Page 213. Ainsi commence dans l’illégalité – Claude avait un fils légitime.
Pas tout à fait. Néron avait été adopté par Claude, et reconnu comme héritier légitime, au détriment de Britannicus, qui pouvait cependant passer pour un concurrent dangereux, et comme un recours pour l’opposition. D’où son futur assassinat raconté, entre autres, par Racine.
Que l’empereur Claude ait été berné et chambré par sa seconde épouse, profitant de sa sénilité, c’est plus que probable.
Page 214. L’arrivée à Corinthe de missionnaires judaïsants décidés à contrecarrer l’évangélisation de Paul.
Pur roman. Affabulation. Lecture tendancieuse. Les fidèles de Corinthe sont pour la plupart d’origine païenne. Ils n’ont que faire des querelles judaïsantes. Il n’est pas question, sinon très incidemment, de circoncision, ni de sabbat dans les épîtres aux Corinthiens. Il ne faut pas confondre avec l’épître que Paul, d’Ephèse, a dès lors envoyée aux Galates, ni avec la grande épître aux Romains que Paul expédiera, précisément, de Corinthe dans l’hiver 56-57.

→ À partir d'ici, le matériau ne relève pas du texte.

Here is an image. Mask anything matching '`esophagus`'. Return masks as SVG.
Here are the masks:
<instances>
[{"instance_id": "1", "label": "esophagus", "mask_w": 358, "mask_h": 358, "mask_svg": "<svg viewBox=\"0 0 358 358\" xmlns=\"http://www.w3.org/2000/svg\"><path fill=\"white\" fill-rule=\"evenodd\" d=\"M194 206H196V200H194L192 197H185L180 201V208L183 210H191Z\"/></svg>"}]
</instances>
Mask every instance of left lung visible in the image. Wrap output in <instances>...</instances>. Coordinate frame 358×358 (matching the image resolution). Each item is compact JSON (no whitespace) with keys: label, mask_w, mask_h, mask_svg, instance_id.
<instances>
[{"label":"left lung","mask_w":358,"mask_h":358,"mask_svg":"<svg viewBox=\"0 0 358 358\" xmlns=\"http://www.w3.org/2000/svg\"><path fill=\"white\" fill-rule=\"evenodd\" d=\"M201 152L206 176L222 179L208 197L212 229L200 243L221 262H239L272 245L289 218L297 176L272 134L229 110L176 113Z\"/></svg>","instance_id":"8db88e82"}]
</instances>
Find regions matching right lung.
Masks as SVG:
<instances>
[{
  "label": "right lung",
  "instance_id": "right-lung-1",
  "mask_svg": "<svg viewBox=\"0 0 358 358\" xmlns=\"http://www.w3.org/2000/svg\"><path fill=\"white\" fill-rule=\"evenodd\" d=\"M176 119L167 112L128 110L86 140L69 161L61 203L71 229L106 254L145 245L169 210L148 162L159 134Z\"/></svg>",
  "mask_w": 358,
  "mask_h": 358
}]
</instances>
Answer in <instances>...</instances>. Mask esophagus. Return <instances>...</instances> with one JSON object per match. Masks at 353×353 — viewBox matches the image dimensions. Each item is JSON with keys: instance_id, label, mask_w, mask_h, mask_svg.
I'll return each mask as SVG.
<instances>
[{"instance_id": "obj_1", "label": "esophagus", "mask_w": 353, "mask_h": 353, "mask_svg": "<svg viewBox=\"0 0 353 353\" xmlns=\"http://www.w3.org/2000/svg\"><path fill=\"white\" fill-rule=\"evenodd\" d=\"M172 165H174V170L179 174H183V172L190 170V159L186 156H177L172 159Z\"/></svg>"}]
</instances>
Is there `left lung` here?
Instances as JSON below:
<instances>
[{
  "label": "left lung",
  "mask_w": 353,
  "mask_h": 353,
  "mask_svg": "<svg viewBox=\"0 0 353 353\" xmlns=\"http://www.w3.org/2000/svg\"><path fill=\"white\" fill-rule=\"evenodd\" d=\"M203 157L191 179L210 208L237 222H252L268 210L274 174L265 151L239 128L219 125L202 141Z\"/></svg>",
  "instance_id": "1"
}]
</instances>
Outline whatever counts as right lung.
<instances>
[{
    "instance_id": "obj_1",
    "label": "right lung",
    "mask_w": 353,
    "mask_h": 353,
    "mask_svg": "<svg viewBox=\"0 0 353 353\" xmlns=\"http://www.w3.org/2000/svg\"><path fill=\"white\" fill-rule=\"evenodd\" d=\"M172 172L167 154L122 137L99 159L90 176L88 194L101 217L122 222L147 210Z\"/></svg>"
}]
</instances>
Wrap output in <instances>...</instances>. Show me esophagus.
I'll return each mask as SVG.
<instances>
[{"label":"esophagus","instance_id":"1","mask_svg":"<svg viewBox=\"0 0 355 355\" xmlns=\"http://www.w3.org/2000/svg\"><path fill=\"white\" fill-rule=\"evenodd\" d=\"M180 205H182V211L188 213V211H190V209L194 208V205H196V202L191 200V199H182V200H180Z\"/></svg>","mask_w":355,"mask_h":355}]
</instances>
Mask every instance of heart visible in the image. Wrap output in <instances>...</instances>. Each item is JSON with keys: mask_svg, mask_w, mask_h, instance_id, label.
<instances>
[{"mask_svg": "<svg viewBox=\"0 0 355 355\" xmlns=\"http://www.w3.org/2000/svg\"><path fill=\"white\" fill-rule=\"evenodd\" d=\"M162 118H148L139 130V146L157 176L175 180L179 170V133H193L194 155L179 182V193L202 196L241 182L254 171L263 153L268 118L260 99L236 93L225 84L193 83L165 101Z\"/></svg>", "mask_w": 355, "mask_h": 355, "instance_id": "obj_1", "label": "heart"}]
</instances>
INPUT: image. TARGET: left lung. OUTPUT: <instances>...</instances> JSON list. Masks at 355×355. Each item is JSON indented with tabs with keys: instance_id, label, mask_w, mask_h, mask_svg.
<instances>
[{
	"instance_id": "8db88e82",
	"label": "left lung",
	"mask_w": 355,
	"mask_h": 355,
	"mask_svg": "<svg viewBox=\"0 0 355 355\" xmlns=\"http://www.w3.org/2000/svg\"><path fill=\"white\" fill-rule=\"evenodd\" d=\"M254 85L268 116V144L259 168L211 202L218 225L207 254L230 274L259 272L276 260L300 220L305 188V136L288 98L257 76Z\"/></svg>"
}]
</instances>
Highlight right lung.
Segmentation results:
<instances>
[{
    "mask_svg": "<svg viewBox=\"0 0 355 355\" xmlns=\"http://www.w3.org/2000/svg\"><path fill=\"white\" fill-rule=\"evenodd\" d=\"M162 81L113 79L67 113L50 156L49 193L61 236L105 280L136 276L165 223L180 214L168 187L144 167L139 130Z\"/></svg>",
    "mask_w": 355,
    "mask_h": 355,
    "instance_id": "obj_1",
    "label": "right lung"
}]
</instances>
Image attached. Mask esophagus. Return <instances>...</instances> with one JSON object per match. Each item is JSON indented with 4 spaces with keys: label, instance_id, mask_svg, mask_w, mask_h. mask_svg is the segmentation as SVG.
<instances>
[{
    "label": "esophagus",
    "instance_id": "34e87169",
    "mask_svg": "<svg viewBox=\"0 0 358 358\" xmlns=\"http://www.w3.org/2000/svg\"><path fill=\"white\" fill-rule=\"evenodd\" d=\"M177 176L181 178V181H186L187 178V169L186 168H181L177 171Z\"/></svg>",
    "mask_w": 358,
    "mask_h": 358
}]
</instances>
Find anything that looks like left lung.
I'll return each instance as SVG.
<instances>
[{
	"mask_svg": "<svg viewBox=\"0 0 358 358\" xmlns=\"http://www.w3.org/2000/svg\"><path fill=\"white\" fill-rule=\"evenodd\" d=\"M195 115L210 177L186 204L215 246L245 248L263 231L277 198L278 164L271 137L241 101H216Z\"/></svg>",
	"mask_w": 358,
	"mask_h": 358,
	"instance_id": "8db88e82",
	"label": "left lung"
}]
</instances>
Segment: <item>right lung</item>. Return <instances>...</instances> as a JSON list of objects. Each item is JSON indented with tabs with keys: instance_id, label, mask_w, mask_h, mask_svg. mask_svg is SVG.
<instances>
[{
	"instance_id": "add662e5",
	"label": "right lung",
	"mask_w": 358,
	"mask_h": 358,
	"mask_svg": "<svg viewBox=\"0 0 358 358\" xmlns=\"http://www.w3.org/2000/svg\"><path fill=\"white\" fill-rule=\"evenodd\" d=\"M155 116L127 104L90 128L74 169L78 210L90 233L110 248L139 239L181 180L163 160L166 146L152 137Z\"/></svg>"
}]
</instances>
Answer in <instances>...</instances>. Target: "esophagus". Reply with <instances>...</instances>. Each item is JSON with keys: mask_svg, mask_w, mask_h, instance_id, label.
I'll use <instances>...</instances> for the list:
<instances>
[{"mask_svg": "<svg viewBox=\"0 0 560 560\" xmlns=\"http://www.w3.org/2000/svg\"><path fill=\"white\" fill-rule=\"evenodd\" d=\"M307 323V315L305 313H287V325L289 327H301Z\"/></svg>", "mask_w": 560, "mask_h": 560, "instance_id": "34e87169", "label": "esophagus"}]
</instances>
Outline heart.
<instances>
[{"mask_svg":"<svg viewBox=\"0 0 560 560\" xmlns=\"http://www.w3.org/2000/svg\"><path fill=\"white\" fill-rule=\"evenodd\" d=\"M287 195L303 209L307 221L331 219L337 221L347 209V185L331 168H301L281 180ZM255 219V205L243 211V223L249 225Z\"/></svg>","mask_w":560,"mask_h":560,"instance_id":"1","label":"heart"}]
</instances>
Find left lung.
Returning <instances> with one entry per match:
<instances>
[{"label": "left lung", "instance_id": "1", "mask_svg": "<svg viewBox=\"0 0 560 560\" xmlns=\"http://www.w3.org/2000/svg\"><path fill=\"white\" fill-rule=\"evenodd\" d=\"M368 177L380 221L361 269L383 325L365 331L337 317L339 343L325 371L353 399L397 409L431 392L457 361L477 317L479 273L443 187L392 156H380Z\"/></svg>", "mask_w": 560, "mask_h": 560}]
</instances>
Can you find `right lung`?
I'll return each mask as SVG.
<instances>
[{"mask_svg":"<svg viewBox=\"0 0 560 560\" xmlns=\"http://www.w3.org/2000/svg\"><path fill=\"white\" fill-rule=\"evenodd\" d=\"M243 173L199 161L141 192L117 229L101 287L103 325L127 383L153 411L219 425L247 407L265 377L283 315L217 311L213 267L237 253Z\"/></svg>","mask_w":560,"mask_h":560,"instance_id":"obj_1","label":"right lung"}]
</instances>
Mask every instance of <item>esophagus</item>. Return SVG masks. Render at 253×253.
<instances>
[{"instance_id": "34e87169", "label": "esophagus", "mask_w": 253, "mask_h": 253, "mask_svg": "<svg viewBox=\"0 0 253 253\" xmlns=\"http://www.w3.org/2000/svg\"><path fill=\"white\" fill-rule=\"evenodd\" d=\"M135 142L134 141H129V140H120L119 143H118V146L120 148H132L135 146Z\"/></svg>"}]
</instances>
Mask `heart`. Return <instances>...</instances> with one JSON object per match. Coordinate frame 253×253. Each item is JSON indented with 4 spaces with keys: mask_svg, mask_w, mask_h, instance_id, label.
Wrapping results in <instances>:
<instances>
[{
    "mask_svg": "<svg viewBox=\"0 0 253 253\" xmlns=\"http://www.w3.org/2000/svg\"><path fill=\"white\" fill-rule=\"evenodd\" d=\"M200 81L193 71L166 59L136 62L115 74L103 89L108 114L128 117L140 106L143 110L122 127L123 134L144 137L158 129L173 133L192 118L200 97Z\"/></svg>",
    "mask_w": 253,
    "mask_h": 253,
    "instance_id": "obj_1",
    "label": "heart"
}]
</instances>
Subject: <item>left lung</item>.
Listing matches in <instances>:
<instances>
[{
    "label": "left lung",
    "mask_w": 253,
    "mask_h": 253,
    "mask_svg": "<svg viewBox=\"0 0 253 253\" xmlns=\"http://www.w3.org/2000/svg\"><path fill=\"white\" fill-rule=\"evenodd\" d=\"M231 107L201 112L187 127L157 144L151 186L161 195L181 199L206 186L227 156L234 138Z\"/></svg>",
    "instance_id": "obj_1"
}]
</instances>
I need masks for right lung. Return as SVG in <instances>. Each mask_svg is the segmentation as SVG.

Certes les chrétiens de Corinthe avaient tendance à se diviser en factions rivales. Lieu de passage, en particulier vers Rome, Corinthe a pu accueillir plusieurs missionnaires de l’évangile, chacun avec sa personnalité propre. Citons Apollos, Pierre, et peut-être d’autres. A son corps défendant, chacun pouvait créer une école de pensée, avec ses fidèles, au détriment de l’unité de l’Evangile. Si bien que Paul sera amené à faire son propre éloge. Le christianisme, qu’il a apporté le premier, n’est pas inférieur à celui des apôtres même les plus réputés.
De quoi est-il amplement question dans la seconde épître aux Corinthiens ? D’une large collecte en faveur de l’Eglise-mère de Jérusalem. Je ne vois pas là l’indice d’un conflit quelconque. Déjà Paul est, en esprit, sur le chemin de Jérusalem, d’où il espère être mis en route vers Rome, la capitale de l’empire païen.
Page 216. Apollos s’inspire davantage de la philosophie platonicienne que de l’enseignement paulinien.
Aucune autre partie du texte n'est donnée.